======
README
======

This package offers a remote processor. This remote processor is implemented as 
a simple object using the mongodb as storage. The processor can execute pre
defined jobs in another thread. It is also possible to run jobs at specific
time using the different scheduler items.

The RemoteProcessor uses two different processor. One processes jobs and the
other pickes items from the scheduler and is adding jobs. This separation
is usefull if you implement a distributed concept. This means one or more
application can schedule job items based on the given scheduler items. And
another application is processing jobs and doesn't know about how to scheduling
next items.

Since we use this remote scheduler for low CPU intensive jobs, we offer multi
processing. This is done by running more then one worker in the main worker
thread. If you use subprocess for your job processing, you will get a real
multiprocessing processor which isn't limited to the current python process.

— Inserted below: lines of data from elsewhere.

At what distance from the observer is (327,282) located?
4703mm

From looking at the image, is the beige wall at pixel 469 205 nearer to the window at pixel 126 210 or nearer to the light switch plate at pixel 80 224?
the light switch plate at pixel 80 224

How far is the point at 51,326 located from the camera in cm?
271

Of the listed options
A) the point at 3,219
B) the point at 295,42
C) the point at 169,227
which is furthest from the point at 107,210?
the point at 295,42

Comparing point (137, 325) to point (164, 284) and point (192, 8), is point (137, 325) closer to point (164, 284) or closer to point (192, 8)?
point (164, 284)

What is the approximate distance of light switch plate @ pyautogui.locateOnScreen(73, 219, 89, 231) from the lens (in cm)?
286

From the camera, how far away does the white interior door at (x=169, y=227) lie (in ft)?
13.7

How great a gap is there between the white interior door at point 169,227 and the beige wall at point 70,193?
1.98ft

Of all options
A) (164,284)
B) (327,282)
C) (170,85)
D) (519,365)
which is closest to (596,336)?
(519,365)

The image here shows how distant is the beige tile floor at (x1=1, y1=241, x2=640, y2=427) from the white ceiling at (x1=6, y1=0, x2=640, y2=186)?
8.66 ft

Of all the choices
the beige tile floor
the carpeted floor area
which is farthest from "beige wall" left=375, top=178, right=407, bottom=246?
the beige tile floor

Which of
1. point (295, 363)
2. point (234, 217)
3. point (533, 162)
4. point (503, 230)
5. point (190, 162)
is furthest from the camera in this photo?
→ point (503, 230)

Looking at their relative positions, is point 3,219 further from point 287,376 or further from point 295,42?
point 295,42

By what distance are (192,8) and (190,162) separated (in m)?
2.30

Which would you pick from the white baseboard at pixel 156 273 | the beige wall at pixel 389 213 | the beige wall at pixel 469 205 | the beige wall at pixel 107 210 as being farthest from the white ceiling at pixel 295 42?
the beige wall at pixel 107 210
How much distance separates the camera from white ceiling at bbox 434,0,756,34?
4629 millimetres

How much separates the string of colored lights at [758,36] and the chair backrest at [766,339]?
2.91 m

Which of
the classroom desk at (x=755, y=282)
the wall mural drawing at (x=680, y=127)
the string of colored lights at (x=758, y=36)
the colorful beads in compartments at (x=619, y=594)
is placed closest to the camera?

You can configure the amount of threads which a job worker can start in the 
remote processor. See jobWorkerArguments/maxThreads. By default this number
uses the amount of CPU installed on your machine.

The implementation uses a mongodb as a storage for it's component. This means
jobs, job factories and scheduler items get stored in the mongodb using the
ORM concept given from m01.mongo.

See p01.remote for a ZODB based remote processor implementation but take care
the p01.remote implementation doesn't provide the worker and scheduler
processor separation. At least not yet.


Usage
-----

  >>> import transaction
  >>> from pprint import pprint
  >>> from m01.mongo import UTC
  >>> import zope.component
  >>> import m01.remote.job
  >>> from m01.remote import testing

First register our error message adapter:

  >>> testing.setUpJobErrorMessageAdapter()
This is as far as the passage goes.